— Begin Material supplied —

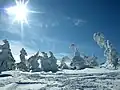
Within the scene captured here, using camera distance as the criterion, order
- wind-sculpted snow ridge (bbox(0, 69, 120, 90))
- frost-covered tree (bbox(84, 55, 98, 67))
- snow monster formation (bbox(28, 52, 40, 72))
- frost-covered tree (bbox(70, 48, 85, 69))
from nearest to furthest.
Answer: wind-sculpted snow ridge (bbox(0, 69, 120, 90)) → snow monster formation (bbox(28, 52, 40, 72)) → frost-covered tree (bbox(70, 48, 85, 69)) → frost-covered tree (bbox(84, 55, 98, 67))

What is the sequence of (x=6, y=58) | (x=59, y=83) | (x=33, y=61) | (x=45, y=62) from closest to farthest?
(x=59, y=83) → (x=6, y=58) → (x=33, y=61) → (x=45, y=62)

— End Material supplied —

Pull every line of text from the material above and reproduce it word for word, omitting the pictures.

■ Solution ■
Within the scene captured here, using camera distance as the criterion, order
- wind-sculpted snow ridge (bbox(0, 69, 120, 90))
- frost-covered tree (bbox(84, 55, 98, 67))
- snow monster formation (bbox(28, 52, 40, 72))
- frost-covered tree (bbox(70, 48, 85, 69))
from nearest to furthest.
Answer: wind-sculpted snow ridge (bbox(0, 69, 120, 90)) → snow monster formation (bbox(28, 52, 40, 72)) → frost-covered tree (bbox(70, 48, 85, 69)) → frost-covered tree (bbox(84, 55, 98, 67))

What is the sequence of (x=6, y=58) | (x=59, y=83) | (x=33, y=61) | (x=45, y=62) from closest to farthest?
(x=59, y=83) → (x=6, y=58) → (x=33, y=61) → (x=45, y=62)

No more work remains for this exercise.